Twitch officially announces an open beta of a new video uploading service, allowing its users to upload pre-made content for viewers to watch, rivaling YouTube's market.
Many gamers have found a way to support themselves financially playing video games, either by streaming live or uploading pre-recorded Let's Play videos. Twitch has now officially revealed that it's looking to get in on the action that YouTube typically reigns over, unveiling a service to upload pre-made videos.
On the official Twitch blog, Product Marketing Manager Noreen McInnis announced that Twitch will now start allowing content creators to permanently upload videos in addition to using its normal streaming services. For now, the service is in the beta stages, but all users are allowed to participate and upload videos. In addition, users are encouraged to leave comments and feedback for the Twitch development team with any ideas on how to make the service better, or to alert the team to bugs users have discovered.

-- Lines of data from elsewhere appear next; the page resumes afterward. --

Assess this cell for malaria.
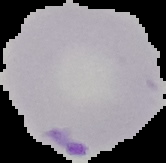
Parasitized.

Summary:
  - Preparation: thin blood film
  - Image size: 166×163 pixels
  - Image type: segmented cell region with the area outside set to black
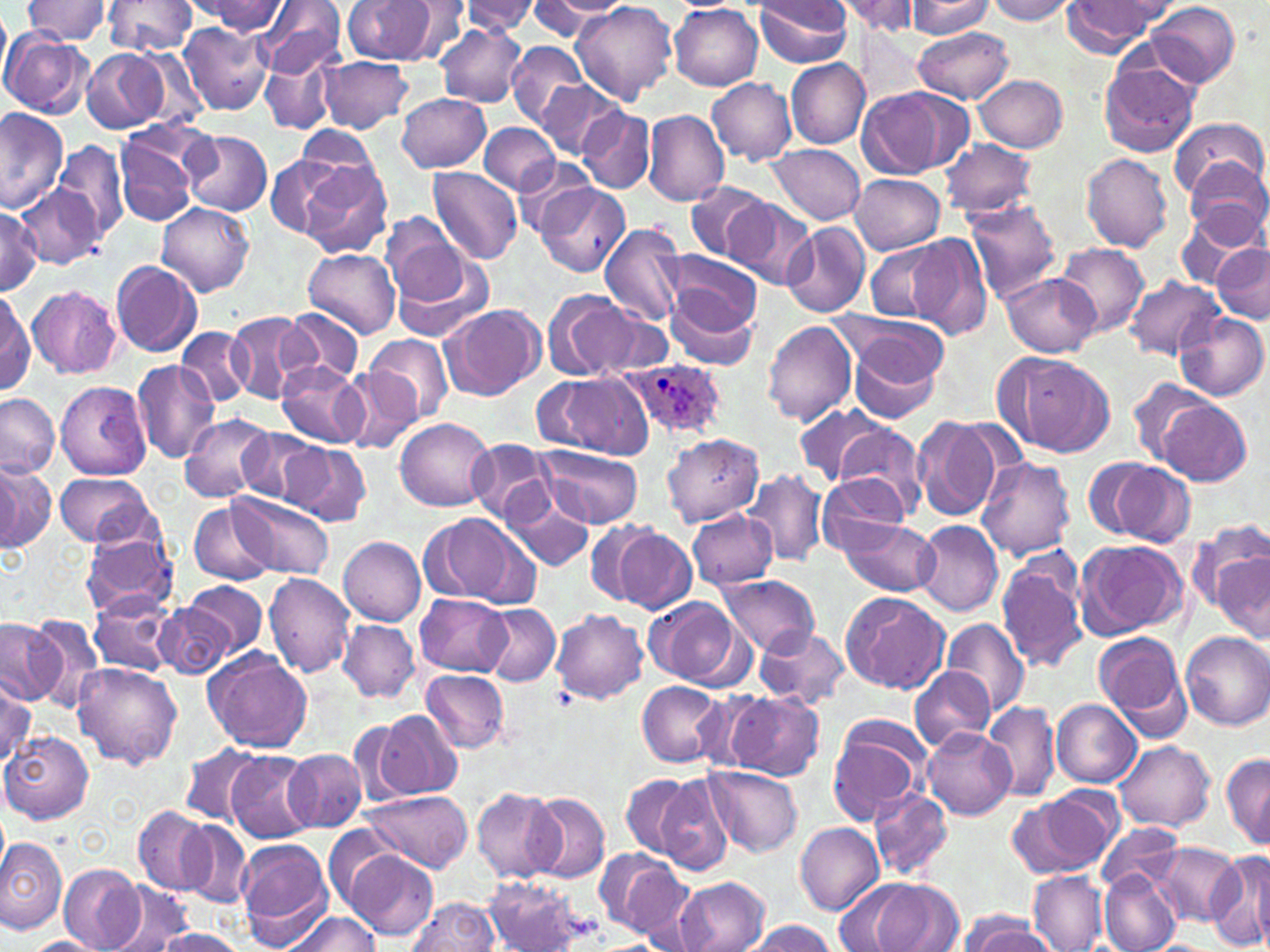

Summary:
  - Coordinate format: approximate bounding boxes as named x1/y1/x2/y2 corners in pixels
  - Plasmodium ovale-infected red blood cell locations: (x1=623, y1=358, x2=727, y2=441)
  - Uninfected red blood cell locations: (x1=23, y1=0, x2=113, y2=44), (x1=102, y1=0, x2=197, y2=57), (x1=256, y1=0, x2=345, y2=81), (x1=343, y1=0, x2=437, y2=64), (x1=752, y1=0, x2=854, y2=67), (x1=985, y1=0, x2=1077, y2=23), (x1=192, y1=1, x2=287, y2=35), (x1=402, y1=1, x2=472, y2=61), (x1=460, y1=1, x2=541, y2=34), (x1=538, y1=1, x2=629, y2=22), (x1=835, y1=1, x2=925, y2=35), (x1=905, y1=1, x2=996, y2=37), (x1=1061, y1=1, x2=1175, y2=54), (x1=529, y1=2, x2=616, y2=39), (x1=569, y1=2, x2=678, y2=107), (x1=1147, y1=2, x2=1241, y2=86), (x1=0, y1=6, x2=13, y2=89), (x1=670, y1=6, x2=763, y2=89), (x1=178, y1=23, x2=274, y2=115), (x1=435, y1=23, x2=526, y2=107), (x1=910, y1=27, x2=1015, y2=104), (x1=0, y1=31, x2=92, y2=118), (x1=506, y1=39, x2=587, y2=130), (x1=81, y1=47, x2=169, y2=132), (x1=260, y1=52, x2=339, y2=135), (x1=317, y1=56, x2=413, y2=134), (x1=1098, y1=56, x2=1200, y2=159), (x1=786, y1=57, x2=871, y2=149), (x1=776, y1=61, x2=879, y2=225), (x1=975, y1=75, x2=1069, y2=152), (x1=535, y1=78, x2=626, y2=160), (x1=707, y1=78, x2=797, y2=164), (x1=858, y1=87, x2=963, y2=178), (x1=398, y1=92, x2=491, y2=173), (x1=577, y1=107, x2=655, y2=193), (x1=0, y1=110, x2=68, y2=213), (x1=643, y1=110, x2=730, y2=207), (x1=1170, y1=117, x2=1266, y2=202), (x1=479, y1=121, x2=561, y2=196), (x1=294, y1=128, x2=383, y2=208), (x1=182, y1=130, x2=273, y2=215), (x1=940, y1=138, x2=1037, y2=220), (x1=113, y1=139, x2=197, y2=228), (x1=54, y1=140, x2=128, y2=239), (x1=766, y1=145, x2=865, y2=225), (x1=1080, y1=152, x2=1174, y2=251), (x1=264, y1=153, x2=349, y2=240), (x1=513, y1=155, x2=597, y2=237), (x1=1186, y1=157, x2=1269, y2=246), (x1=299, y1=161, x2=394, y2=260), (x1=427, y1=166, x2=523, y2=265), (x1=850, y1=176, x2=944, y2=254), (x1=534, y1=181, x2=629, y2=277), (x1=686, y1=182, x2=770, y2=260), (x1=20, y1=188, x2=99, y2=270), (x1=722, y1=196, x2=817, y2=289), (x1=962, y1=198, x2=1061, y2=302), (x1=156, y1=201, x2=255, y2=297), (x1=0, y1=204, x2=43, y2=293), (x1=1175, y1=204, x2=1265, y2=287), (x1=381, y1=214, x2=470, y2=307), (x1=599, y1=222, x2=688, y2=329), (x1=781, y1=222, x2=871, y2=319), (x1=906, y1=232, x2=993, y2=339), (x1=863, y1=241, x2=955, y2=323), (x1=1210, y1=242, x2=1270, y2=322), (x1=1057, y1=243, x2=1150, y2=336), (x1=389, y1=247, x2=496, y2=343), (x1=302, y1=248, x2=400, y2=339), (x1=667, y1=251, x2=764, y2=332), (x1=110, y1=260, x2=202, y2=357), (x1=999, y1=273, x2=1100, y2=356), (x1=1124, y1=274, x2=1223, y2=358), (x1=27, y1=284, x2=122, y2=378), (x1=663, y1=288, x2=759, y2=371), (x1=1, y1=290, x2=35, y2=393), (x1=542, y1=290, x2=638, y2=383), (x1=440, y1=304, x2=544, y2=400), (x1=585, y1=305, x2=676, y2=380), (x1=283, y1=308, x2=363, y2=386), (x1=225, y1=311, x2=315, y2=403), (x1=1173, y1=311, x2=1267, y2=402), (x1=838, y1=314, x2=949, y2=417), (x1=762, y1=319, x2=858, y2=427), (x1=175, y1=327, x2=254, y2=407), (x1=364, y1=333, x2=453, y2=424), (x1=999, y1=350, x2=1115, y2=458), (x1=131, y1=360, x2=222, y2=464), (x1=277, y1=360, x2=369, y2=450), (x1=340, y1=371, x2=422, y2=451), (x1=541, y1=373, x2=653, y2=459), (x1=55, y1=380, x2=150, y2=480), (x1=1128, y1=380, x2=1219, y2=466), (x1=0, y1=393, x2=59, y2=479), (x1=1157, y1=399, x2=1252, y2=485), (x1=795, y1=403, x2=891, y2=487), (x1=180, y1=412, x2=275, y2=502), (x1=910, y1=415, x2=1004, y2=524), (x1=395, y1=417, x2=495, y2=512), (x1=834, y1=425, x2=929, y2=520), (x1=235, y1=427, x2=320, y2=503), (x1=663, y1=433, x2=765, y2=525), (x1=465, y1=439, x2=555, y2=523), (x1=280, y1=442, x2=371, y2=527), (x1=537, y1=446, x2=643, y2=527), (x1=976, y1=456, x2=1076, y2=561), (x1=1083, y1=457, x2=1194, y2=547), (x1=0, y1=460, x2=52, y2=552), (x1=742, y1=470, x2=829, y2=567), (x1=55, y1=474, x2=152, y2=548), (x1=818, y1=474, x2=911, y2=556), (x1=502, y1=482, x2=596, y2=574), (x1=230, y1=492, x2=333, y2=579), (x1=189, y1=500, x2=275, y2=586), (x1=688, y1=510, x2=778, y2=590), (x1=424, y1=512, x2=538, y2=611), (x1=837, y1=517, x2=939, y2=597), (x1=1186, y1=519, x2=1270, y2=617), (x1=586, y1=520, x2=666, y2=607), (x1=913, y1=520, x2=1003, y2=615), (x1=612, y1=528, x2=698, y2=613), (x1=80, y1=531, x2=180, y2=617), (x1=339, y1=537, x2=427, y2=625), (x1=1075, y1=539, x2=1187, y2=639), (x1=1212, y1=550, x2=1270, y2=638), (x1=995, y1=552, x2=1089, y2=673), (x1=264, y1=572, x2=354, y2=677), (x1=717, y1=573, x2=821, y2=656), (x1=187, y1=579, x2=268, y2=656), (x1=840, y1=590, x2=951, y2=695), (x1=90, y1=594, x2=178, y2=677), (x1=416, y1=595, x2=511, y2=676), (x1=644, y1=596, x2=746, y2=688), (x1=155, y1=600, x2=235, y2=679), (x1=478, y1=603, x2=559, y2=686), (x1=551, y1=608, x2=648, y2=704), (x1=26, y1=614, x2=107, y2=711), (x1=939, y1=616, x2=1031, y2=719), (x1=0, y1=618, x2=63, y2=704), (x1=338, y1=620, x2=418, y2=703), (x1=754, y1=625, x2=850, y2=709), (x1=1092, y1=631, x2=1191, y2=735), (x1=1181, y1=631, x2=1270, y2=730), (x1=204, y1=650, x2=314, y2=753), (x1=74, y1=664, x2=183, y2=769), (x1=911, y1=665, x2=994, y2=753), (x1=422, y1=668, x2=510, y2=753), (x1=1, y1=675, x2=36, y2=765), (x1=637, y1=681, x2=725, y2=767), (x1=724, y1=691, x2=825, y2=781), (x1=1052, y1=700, x2=1142, y2=787), (x1=983, y1=701, x2=1061, y2=802), (x1=372, y1=709, x2=464, y2=799), (x1=826, y1=714, x2=931, y2=826), (x1=920, y1=727, x2=1016, y2=819), (x1=2, y1=732, x2=92, y2=824), (x1=1114, y1=741, x2=1215, y2=831), (x1=180, y1=744, x2=261, y2=825), (x1=283, y1=749, x2=369, y2=834), (x1=225, y1=750, x2=319, y2=843), (x1=1220, y1=754, x2=1270, y2=850), (x1=706, y1=766, x2=802, y2=858), (x1=620, y1=773, x2=697, y2=859), (x1=655, y1=774, x2=735, y2=875), (x1=472, y1=787, x2=561, y2=880), (x1=1014, y1=788, x2=1123, y2=877), (x1=868, y1=789, x2=954, y2=883), (x1=363, y1=791, x2=473, y2=873), (x1=527, y1=791, x2=610, y2=883), (x1=134, y1=806, x2=214, y2=894), (x1=179, y1=820, x2=253, y2=909), (x1=794, y1=822, x2=884, y2=914), (x1=1096, y1=824, x2=1185, y2=893), (x1=0, y1=837, x2=67, y2=933), (x1=235, y1=839, x2=333, y2=947), (x1=1150, y1=844, x2=1240, y2=926), (x1=341, y1=848, x2=438, y2=942), (x1=595, y1=849, x2=690, y2=941), (x1=1207, y1=851, x2=1270, y2=952), (x1=58, y1=864, x2=144, y2=952), (x1=1099, y1=869, x2=1182, y2=952), (x1=1029, y1=872, x2=1108, y2=951), (x1=484, y1=877, x2=586, y2=950), (x1=673, y1=877, x2=772, y2=952), (x1=839, y1=877, x2=964, y2=952), (x1=107, y1=883, x2=197, y2=952), (x1=406, y1=897, x2=499, y2=952), (x1=281, y1=911, x2=382, y2=952), (x1=961, y1=915, x2=1057, y2=952), (x1=741, y1=919, x2=837, y2=952), (x1=153, y1=927, x2=246, y2=952), (x1=25, y1=935, x2=105, y2=952)
  - Slide-level diagnosis: Plasmodium ovale
  - Preparation: thin blood film
  - Magnification: 1000x
  - Field of view: single
  - Stain: May-Grünwald-Giemsa
  - Modality: optical microscopy
  - Image size: 1270×952 pixels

Twitch and YouTube have been in competition for some time to control the video game streaming and Let's Play markets. YouTube's parent company, Google, made an effort to purchase Twitch, but ultimately lost out to Amazon instead, which acquired Twitch for $970 million. YouTube has since gone on to introduce its own game streaming service, and has offered live streams of major gaming events, like E3. However, Twitch is still arguably the preferred streaming service of the two, with most gamers uploading static content to YouTube but keeping their streams on Twitch.
Although some content creators are probably set in their ways, there is a possibility that Twitch could potentially steal some of YouTube's action. While YouTube has recently made an effort to support users who receive copyright claims, many users have been discouraged by the threat of gaming content being taken down via Content ID claims. While Twitch does have some fairly strict rules regarding music used and has banned some games from streaming, some gamers may gladly switch to uploading their work on Twitch in an effort to protect their work from being taken offline.
YouTube has made many content creators nervous recently by introducing the YouTube Heroes program, which is designed to reward users for flagging videos that contain stolen content. This may be a prime time for Twitch to try and offer YouTube's game-related content creators a different option. Of course, with most existing content creators deeply steeped in YouTube, it remains to be seen how many will try to migrate to Twitch.